▶ [WRITTEN TASKS]:
1. Answer these about the diamond ring thread:
(a) What weight does the first post say is as big as 1 karat?
(b) Whom does brad say he agrees with?
(c) In Dr_V's first numbered tip, what three qualities did the smaller diamond have that were nicer?
2. Please reproduce the diamond ring thread between "## Dr_V (Oct" and "much more sparkly.", inclusive.
3. Carry on with the diamond ring thread from the point where it stops.

# Diamond ring buying tips



## daveking (Apr 3, 2009)

I recall reading a blog post on Diamond ring buying by a canadianmoneyforum regular. The blog was by one of the Canadian Money inner circle bloggers.

It has tips such as: make sure it is as big as her friends and .99 karat is as big as 1 karat.

Can somebody point me to a blog with engagement ring buying tips?


----------



## high octane (Jul 21, 2009)

Tell her how corrupt the diamond industry is, then spend the money on something worthwhile

Diamond rings are the worst consumer tradition ever


----------



## brad (May 22, 2009)

I agree with high octane. I know quite a few happily married couples who never bothered with an engagement ring, and even some who didn't bother with wedding bands. If you step back from the tradition and look at it objectively, it's kind of silly. There are a lot more wonderful things you could do for the woman you love with the same amount of money.


----------



## Dr_V (Oct 27, 2009)

Well, my wife loves her wedding rings. They make her happy to this day -- and she tells me so reasonably regularly. This is years after being married, so I suspect that the investment worked out pretty well for me.

My general advice to you is: do what makes you -- and your betrothed -- happy. Diamonds aren't the only precious gemstone, but some people like them more than others.

As for my diamond-specific advice...

(1) Size != quality. I bought my wife a smaller diamond that had a nicer cut, clarity, and colour -- it's much more sparkly.

▶ [DATA SEGMENT]:

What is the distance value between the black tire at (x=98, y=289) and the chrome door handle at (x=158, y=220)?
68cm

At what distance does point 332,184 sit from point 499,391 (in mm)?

▶ [THE RESULTS]:
1.
(a) .99 karat
(b) high octane
(c) Cut, clarity, and colour

2.
## Dr_V (Oct 27, 2009)

Well, my wife loves her wedding rings. They make her happy to this day -- and she tells me so reasonably regularly. This is years after being married, so I suspect that the investment worked out pretty well for me.

My general advice to you is: do what makes you -- and your betrothed -- happy. Diamonds aren't the only precious gemstone, but some people like them more than others.

As for my diamond-specific advice...

(1) Size != quality. I bought my wife a smaller diamond that had a nicer cut, clarity, and colour -- it's much more sparkly.

3.
(2) Size != convenient. A huge honkin' diamond in a traditional solitaire setting is going to get whacked against things. I opted for a tension-fit diamond in a platinum setting, so it has a low profile against my wife's finger. (I'm also not a big fan of gold.)

(3) Weight. The weight of the ring is important insofar as the fact that a heavy ring can be reasonably annoying to first-time ring wearers, and can also be annoying when your finger gets cold and the ring shifts around a fair bit.


Lately, I've been rather taken by the concept of man-made diamonds -- these are actual diamonds, not diamond simulants. In particular, http://apollodiamonds.com makes nearly-flawless man-made diamonds via plasma-enhanced chemical vapour deposition. You may find this article interesting. 

Other than that, there are a lot of natural diamonds available, though prices can be rather extreme.


K.


----------



## CanadianCapitalist (Mar 31, 2009)

I found Blue Nile to have good prices and excellent product. I've also purchased from Birks, which tends to be pricey. I can't recall any site that has good diamond buying guides, sorry. Google should be able to help you but there is a lot of fluff out there as well.


----------



## moneymusing (Apr 3, 2009)

Talk about timing. I was just looking for some information of rings. More on the difference between white gold and platinum, but there is to be a diamond placed on the ring.

The one thing I know is that Tiffany's is expensive.


----------



## high octane (Jul 21, 2009)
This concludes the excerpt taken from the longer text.